Well, summer wouldn’t be the same without Sir Alex openly pining after one of Tottenham’s crown jewels. Having successfully ensnared Michael Carrick and Dimitar Berbatov from Manchester United’s unofficial feeder club in recent seasons, Sir Alex Ferguson will be preparing Spurs fans for a summer of uncertainty as he looks to prise Croat Luka Modrić away from White Hart Lane.
The Manchester United manager has not been shy in expressing his admiration for the diminutive playmaker. Ahead of the club’s recent 3-1 win over the Lilywhites at Old Trafford, Ferguson (in his match day programme notes) said of the Croat, “And I give you another wee man who’ll be at Old Trafford this afternoon: Luka Modrić, who is playing out of his skin at the moment.” Prior to this, Ferguson had paid Modrić the ultimate compliment by acknowledging his threat in the 2009 Carling Cup Final, with Spurs’ boss Harry Redknapp informing The Guardian that, “Alex Ferguson said to me after the game last week that he thought Modrić was fantastic.

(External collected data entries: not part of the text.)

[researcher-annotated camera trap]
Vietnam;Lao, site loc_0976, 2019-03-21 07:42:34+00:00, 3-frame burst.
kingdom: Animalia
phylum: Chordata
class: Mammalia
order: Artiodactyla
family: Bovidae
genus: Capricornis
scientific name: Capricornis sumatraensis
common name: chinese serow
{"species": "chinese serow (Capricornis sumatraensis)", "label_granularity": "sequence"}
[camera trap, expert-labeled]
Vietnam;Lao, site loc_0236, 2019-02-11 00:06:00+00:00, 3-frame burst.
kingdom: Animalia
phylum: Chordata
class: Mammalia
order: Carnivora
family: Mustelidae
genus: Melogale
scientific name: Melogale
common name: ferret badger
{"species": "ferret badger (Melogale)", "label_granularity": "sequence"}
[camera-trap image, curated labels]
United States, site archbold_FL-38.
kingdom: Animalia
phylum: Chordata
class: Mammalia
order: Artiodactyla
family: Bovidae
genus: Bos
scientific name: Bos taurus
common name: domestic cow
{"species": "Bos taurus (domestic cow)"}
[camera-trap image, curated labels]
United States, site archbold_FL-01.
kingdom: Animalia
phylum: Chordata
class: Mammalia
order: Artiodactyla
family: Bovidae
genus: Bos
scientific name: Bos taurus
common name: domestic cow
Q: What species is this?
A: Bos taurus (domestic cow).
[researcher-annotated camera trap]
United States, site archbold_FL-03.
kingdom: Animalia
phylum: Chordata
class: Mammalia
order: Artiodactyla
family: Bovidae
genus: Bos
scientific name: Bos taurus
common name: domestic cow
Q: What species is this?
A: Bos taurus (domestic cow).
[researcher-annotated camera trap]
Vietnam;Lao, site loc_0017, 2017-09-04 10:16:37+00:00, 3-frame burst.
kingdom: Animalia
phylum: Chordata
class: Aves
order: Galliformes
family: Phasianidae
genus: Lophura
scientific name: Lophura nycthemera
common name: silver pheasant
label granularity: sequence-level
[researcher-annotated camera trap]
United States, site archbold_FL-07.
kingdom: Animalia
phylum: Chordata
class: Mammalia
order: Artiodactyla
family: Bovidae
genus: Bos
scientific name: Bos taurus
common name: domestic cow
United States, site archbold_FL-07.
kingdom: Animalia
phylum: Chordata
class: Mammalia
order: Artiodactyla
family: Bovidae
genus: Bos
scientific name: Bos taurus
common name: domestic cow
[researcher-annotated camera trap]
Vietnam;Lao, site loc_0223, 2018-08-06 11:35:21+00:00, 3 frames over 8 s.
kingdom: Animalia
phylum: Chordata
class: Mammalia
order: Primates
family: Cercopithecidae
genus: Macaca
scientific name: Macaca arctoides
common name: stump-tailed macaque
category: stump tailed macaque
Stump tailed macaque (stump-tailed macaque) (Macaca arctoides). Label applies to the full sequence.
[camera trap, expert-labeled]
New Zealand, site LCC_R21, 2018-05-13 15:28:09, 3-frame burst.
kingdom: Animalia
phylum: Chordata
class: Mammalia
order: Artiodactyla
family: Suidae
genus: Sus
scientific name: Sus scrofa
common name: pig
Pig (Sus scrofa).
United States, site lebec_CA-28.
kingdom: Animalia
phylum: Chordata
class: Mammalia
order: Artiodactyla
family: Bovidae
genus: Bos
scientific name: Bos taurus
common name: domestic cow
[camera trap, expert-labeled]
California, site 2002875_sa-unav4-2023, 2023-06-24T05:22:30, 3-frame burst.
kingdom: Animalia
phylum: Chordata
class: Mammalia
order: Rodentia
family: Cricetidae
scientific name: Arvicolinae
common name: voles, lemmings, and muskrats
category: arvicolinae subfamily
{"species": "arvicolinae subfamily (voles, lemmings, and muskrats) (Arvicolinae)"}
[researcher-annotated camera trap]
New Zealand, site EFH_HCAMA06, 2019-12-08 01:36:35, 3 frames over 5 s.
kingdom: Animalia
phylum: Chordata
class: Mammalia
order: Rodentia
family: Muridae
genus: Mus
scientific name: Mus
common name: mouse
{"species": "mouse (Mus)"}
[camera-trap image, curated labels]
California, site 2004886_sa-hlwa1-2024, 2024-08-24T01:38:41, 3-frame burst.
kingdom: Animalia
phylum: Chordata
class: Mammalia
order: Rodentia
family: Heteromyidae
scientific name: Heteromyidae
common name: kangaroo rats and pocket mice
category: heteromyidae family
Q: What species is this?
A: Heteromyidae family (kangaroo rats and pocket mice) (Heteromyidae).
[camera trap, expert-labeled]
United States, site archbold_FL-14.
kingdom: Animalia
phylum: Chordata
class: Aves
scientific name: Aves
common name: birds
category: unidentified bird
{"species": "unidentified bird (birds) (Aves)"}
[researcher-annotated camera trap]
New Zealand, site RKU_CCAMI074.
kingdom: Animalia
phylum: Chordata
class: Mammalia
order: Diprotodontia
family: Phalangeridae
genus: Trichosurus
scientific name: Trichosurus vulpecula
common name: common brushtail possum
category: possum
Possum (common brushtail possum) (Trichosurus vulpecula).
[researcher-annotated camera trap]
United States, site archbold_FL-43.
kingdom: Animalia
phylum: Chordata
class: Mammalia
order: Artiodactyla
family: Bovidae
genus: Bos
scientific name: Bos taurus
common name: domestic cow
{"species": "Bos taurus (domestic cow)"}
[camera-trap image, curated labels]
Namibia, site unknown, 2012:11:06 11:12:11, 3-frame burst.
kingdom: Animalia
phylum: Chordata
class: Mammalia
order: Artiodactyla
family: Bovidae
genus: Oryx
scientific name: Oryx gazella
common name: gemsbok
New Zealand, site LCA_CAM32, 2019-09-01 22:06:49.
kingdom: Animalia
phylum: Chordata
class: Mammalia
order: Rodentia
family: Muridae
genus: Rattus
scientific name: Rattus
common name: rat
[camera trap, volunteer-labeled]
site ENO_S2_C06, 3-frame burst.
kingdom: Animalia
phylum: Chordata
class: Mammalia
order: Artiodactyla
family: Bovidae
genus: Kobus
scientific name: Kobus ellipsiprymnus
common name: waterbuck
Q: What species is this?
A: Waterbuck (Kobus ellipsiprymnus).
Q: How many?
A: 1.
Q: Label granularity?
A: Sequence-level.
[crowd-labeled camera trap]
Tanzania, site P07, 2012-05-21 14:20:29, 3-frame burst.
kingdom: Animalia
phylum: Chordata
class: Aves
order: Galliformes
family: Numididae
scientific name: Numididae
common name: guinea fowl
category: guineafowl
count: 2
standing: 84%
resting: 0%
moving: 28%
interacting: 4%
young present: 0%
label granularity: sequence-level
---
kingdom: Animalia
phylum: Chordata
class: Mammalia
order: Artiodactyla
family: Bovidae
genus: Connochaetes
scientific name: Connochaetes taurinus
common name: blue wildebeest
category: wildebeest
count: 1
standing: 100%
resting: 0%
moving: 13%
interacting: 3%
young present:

He changed how they played because of him.” History has shown that Manchester United’s recent pursuits of Tottenham players have been fruitful, but will Luka Modrić be able to resist Sir Alex’s overtures this summer?
A colleague of mine recently discussed why the retention of Luka Modrić was key to Tottenham’s future success, and I fully endorse this claim. Following an indifferent start to his career in English football, Modrić has become an integral part of Harry Redknapp’s first-team and has been one of the chief contributors towards Tottenham’s hunt for Champions League football this season. Misused by Juande Ramos, Redknapp instantly noted the quality of Modrić upon taking over the White Hart Lane hot-seat, stating his intention to “build a team around him to play with him.” Modrić has repaid this faith with a string of impressive displays in the Spurs’ midfield, and it appears that these displays have not gone unnoticed.
The playmaker’s performances would certainly suggest that he is happy in his surroundings at White Hart Lane. With the open support of his manager, Modrić has been given the freedom to flourish. In addition to this, Spurs have also managed to acquire two of Modrić’s international team-mates in Vedran ‘Charlie’ Ćorluka (who just so happens happens to be Modric’s best friend) and Niko Kranjčar, further improving Modrić’s playing environment in order to achieve the best from him.
The player himself has expressed his desire to play Champions League football, a desire which Spurs (at present) look like being able to fulfil. Speaking to The Times earlier this season, Modrić expressed his faith in the current Spurs side, stating that, “we should be fighting for the [Premier League] title soon. I hope in the future we can win it. This season is the start of something big.” The Croat is clearly a motivated young man and has ambitions of playing football at the highest level.
Modrić, 25 later this year, will soon be approaching the peak years of his career. Given his desire to play Champions League football, he will no doubt be enticed by the offer of joining an established top-four club with years of top-level European experience. Whilst Spurs finishing fourth would ensure them a spot in next season’s Champions League qualifying rounds, there is no guarantee that they would qualify for the tournament proper. The anticipated summer spending of rivals Manchester City means that the battle for fourth place will be even tougher next season, especially if Spurs have the ‘distraction’ of Champions League football too. A move to Old Trafford would be more likely to provide Modrić with the chance to play Champions League football year after year, at a club consistently challenging for the Premier League title.
Redknapp will no doubt be drawing upon all his managerial expertise to ensure Modrić stays at Tottenham. Fortunately for him, he will able to illustrate the “grass isn’t always greener” argument by pointing to the recent case of Dimitar Berbatov, who has seen his dream move to Manchester United turn somewhat sour over the last couple of seasons. Although an extreme example of how badly a dream move can go wrong, the demise of Robbie Keane from Spurs’ vice-captain to turning out in the SPL within 18 months, will also indicate to Modrić the ills of joining a ‘bigger’ club.
The previous two high-profile player transfers from Spurs to Manchester United occurred at a time when a gulf of difference existed between the two clubs. With Spurs’ recent ascension to the upper echelons of the Premier League, the gap between the two clubs is closing and it appears that Modrić will be able to fulfil his aspirations of top-level football at his current side. Fortunately for Spurs, I believe that, should they finish fourth, they will be able to hang on to their little magician (for this summer at least).